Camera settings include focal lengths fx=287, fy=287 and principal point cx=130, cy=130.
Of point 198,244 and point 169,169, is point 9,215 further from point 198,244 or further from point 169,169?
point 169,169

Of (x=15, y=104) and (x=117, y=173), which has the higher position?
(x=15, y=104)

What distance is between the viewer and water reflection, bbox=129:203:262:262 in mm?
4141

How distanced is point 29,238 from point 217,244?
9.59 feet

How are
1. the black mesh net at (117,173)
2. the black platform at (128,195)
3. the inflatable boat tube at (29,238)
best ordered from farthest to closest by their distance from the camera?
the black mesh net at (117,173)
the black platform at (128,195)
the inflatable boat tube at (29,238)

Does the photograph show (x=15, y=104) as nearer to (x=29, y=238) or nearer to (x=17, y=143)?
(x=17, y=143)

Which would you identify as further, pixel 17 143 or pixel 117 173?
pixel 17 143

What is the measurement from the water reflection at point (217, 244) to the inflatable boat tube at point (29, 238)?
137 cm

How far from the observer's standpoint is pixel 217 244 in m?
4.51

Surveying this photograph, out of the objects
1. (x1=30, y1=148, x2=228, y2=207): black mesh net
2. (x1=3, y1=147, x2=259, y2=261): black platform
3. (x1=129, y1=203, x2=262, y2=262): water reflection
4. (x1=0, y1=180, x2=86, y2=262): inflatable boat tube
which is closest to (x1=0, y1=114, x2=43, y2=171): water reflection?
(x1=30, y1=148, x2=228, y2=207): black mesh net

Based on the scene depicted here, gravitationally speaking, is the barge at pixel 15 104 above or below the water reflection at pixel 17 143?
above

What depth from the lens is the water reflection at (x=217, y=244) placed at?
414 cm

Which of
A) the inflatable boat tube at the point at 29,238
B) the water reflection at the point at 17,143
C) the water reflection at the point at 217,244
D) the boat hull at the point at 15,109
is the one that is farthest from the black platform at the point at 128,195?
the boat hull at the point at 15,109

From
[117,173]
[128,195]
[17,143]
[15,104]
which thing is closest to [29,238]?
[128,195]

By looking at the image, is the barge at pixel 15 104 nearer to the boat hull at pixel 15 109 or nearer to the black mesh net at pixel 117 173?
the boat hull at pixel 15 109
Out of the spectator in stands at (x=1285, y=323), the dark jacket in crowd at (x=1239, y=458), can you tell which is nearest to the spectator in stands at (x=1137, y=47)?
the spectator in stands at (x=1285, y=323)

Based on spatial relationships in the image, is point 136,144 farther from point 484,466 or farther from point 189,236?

* What you are asked to do
Type out all of the material again, word for word.

* Answer for this exercise
Camera settings include focal lengths fx=287, fy=287 and principal point cx=130, cy=130.
Of point 198,244 and point 169,169, is point 9,215 further from point 198,244 or further from point 169,169?
point 169,169

Of (x=15, y=104) and (x=117, y=173), which has the higher position?
(x=15, y=104)

What distance is between the viewer and water reflection, bbox=129:203:262:262 in mm?
4141

How distanced is point 29,238 from point 217,244?
9.59 feet

How are
1. the black mesh net at (117,173)
2. the black platform at (128,195)
3. the inflatable boat tube at (29,238)
best ordered from farthest to closest by their distance from the camera?
the black mesh net at (117,173)
the black platform at (128,195)
the inflatable boat tube at (29,238)

Does the photograph show (x=15, y=104) as nearer to (x=29, y=238) or nearer to (x=17, y=143)?
(x=17, y=143)

Which would you identify as further, pixel 17 143 or pixel 117 173?
pixel 17 143

What is the measurement from the water reflection at point (217, 244) to the inflatable boat tube at point (29, 238)?
137 cm

How far from the observer's standpoint is pixel 217 244 in m?
4.51

Surveying this photograph, out of the objects
1. (x1=30, y1=148, x2=228, y2=207): black mesh net
2. (x1=3, y1=147, x2=259, y2=261): black platform
3. (x1=129, y1=203, x2=262, y2=262): water reflection
4. (x1=0, y1=180, x2=86, y2=262): inflatable boat tube
which is closest to (x1=0, y1=114, x2=43, y2=171): water reflection?
(x1=30, y1=148, x2=228, y2=207): black mesh net

Based on the scene depicted here, gravitationally speaking, is the barge at pixel 15 104 above or below the water reflection at pixel 17 143?
above

What depth from the lens is the water reflection at (x=217, y=244) placed at?
414 cm

Which of
A) the inflatable boat tube at the point at 29,238
B) the water reflection at the point at 17,143
C) the water reflection at the point at 217,244
D) the boat hull at the point at 15,109
is the one that is farthest from the black platform at the point at 128,195?
the boat hull at the point at 15,109

From
[117,173]
[128,195]
[17,143]
[15,104]
which thing is closest to [29,238]?
[128,195]

By looking at the image, is the barge at pixel 15 104 nearer to the boat hull at pixel 15 109 or nearer to the black mesh net at pixel 117 173?
the boat hull at pixel 15 109
Out of the spectator in stands at (x=1285, y=323), the dark jacket in crowd at (x=1239, y=458), can you tell which is nearest to the spectator in stands at (x=1137, y=47)?
the spectator in stands at (x=1285, y=323)

Based on spatial relationships in the image, is point 136,144 farther from point 484,466 or farther from point 189,236?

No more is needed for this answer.